静岡大学と共同で新開発した120Hz SHVイメージセンサーも展示。アナログ信号をより高速にデジタル信号に変換する回路や、そのデジタル信号を32並列で出力する回路を新たに開発し、動きの速い被写体もより鮮明に撮影できるようにした。
試作したセンサーは光学サイズが約1.5で、画素数約3300万、階調12ビット。従来のSHV用イメージセンサーより格段に小さく、また、高速な信号処理などを行っているにもかかわらず消費電力が小さいという特徴も持っている。そのため、ノイズも少なく、高画質化にもつながっているという。
単板カラー撮像方式による小型のSHVカメラの研究も進めており、3300万画素カラー撮像素子を用いた小型カメラヘッドも試作。現行の放送用カメラと同等サイズ・重量・形状を実現したことにより、撮影の機動性を大幅に向上させた。
なお、ベイヤー配列のカラーフィルターを用いた単板カラー撮像素子では1画素あたり1色の情報しか取得できない。そのため、残りの2色を推定してフル解像度映像へ変換する必要があるが、この変換を高品質に行えるアップコンバーターを開発したという。
高画質なSHV放送を目指し、AVC/H.264の2倍の圧縮性能を目指して標準化が行われている次世代符号化方式「HEVC」のリアルタイムデコーダーの展示コーナーも展開。三菱電機と共同で進めている研究で、HEVCによって圧縮された符号化信号を、リアルタイムに復元、表示させるソフトウェアデコーダーのデモを行っている。
そのほか、SHV映像をトリミングしてハイビジョン映像を切り出す「スーパーハイビジョン切り出しダウンコンバーター」も展示。マルチタッチ、ピンチ、ドラッグ操作などのタッチパネルに対応したインターフェースを開発し、より直感的な操作ができるようにした。
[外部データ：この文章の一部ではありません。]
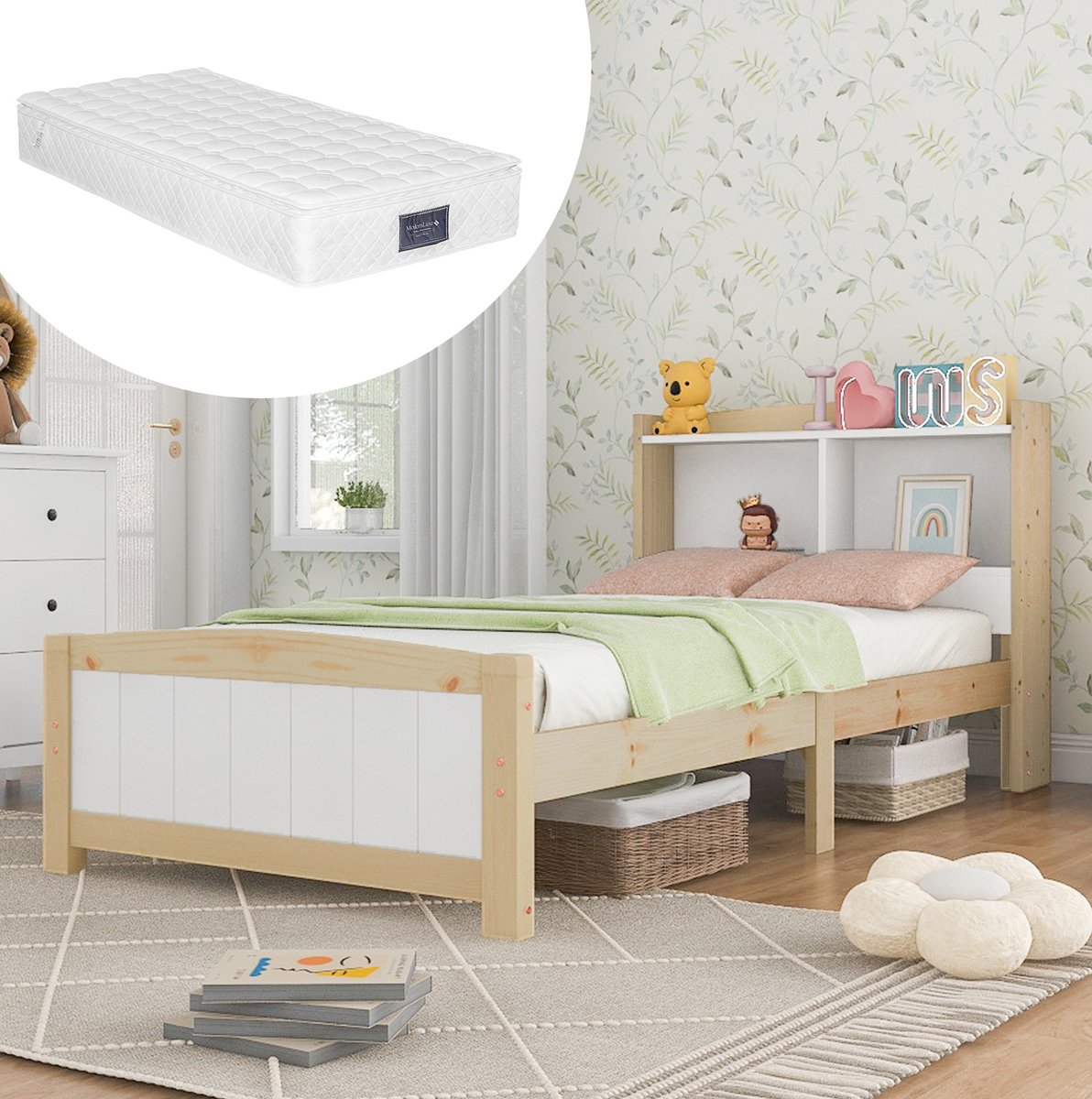 MEUNIQ eenpersoonsbed 90 x 200 cm met hoofdbord met opbergvakken, lattenbodem en matras, houten bedframe voor kinderkamer of jeugdkamer, wit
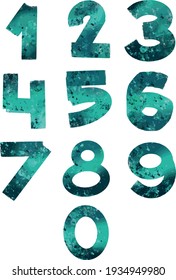 vector illustration of numerals from 0 to 9. set 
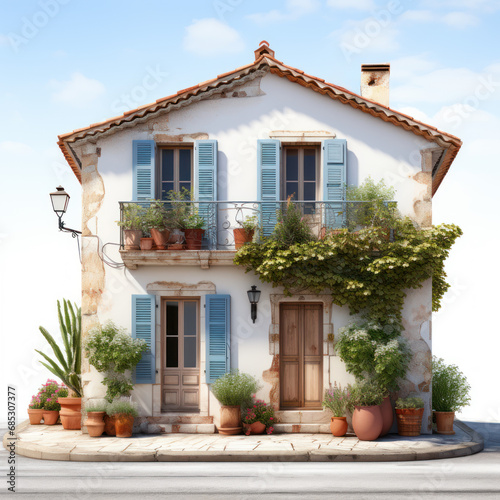 petite maison typique traditionnelle du sud de l'Europe proche de la Méditerranée, isolée sur fond blanc photo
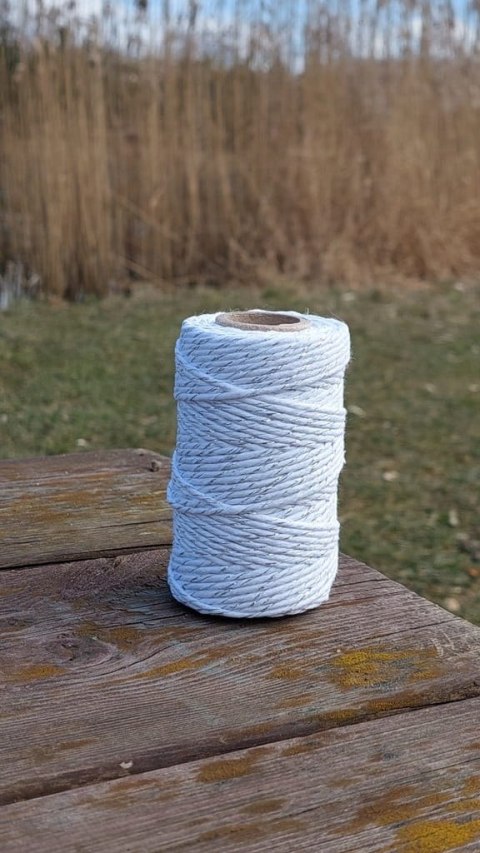Sznurek do Makramy Bawełniany Skręcany Ekologiczny Srebrna Nitka 60m 2mm Sznurek do Makramy Bawełniany Skręcany Ekologiczny Srebrna Nitka 60m 2mm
(株)アストロデザインとの共同開発で、今後の実用化に向けて取り組んでいるところだという。
また、SHV放送が開始された際に番組を記録することを想定した、超薄型の光ディスク高密度記録技術のデモも実施。BD(1.2mm)よりかなり薄い0.1mmという薄さに、1層あたり100GBの記録容量を実現した光ディスク。従来の1/2径の光スポットを用いて4倍の高密度記録を可能とするため、トラックピッチを1/2の160nmに狭めている。また、このディスクからデータを読み取るための高精度な光ヘッド位置制御技術も開発した。
■SHV放送の実現に向けて信号の伝送研究も進む
SHVの実現に向けたデータ伝送技術においては、偏波MIMO-超多値OFDM伝送に、UHF帯の2つのチャンネルを用いるバルク伝送を組み合わせることで184Mbpsの伝送容量を実現させ、圧縮符号化されたSHV信号伝送を可能にしたことなどを紹介。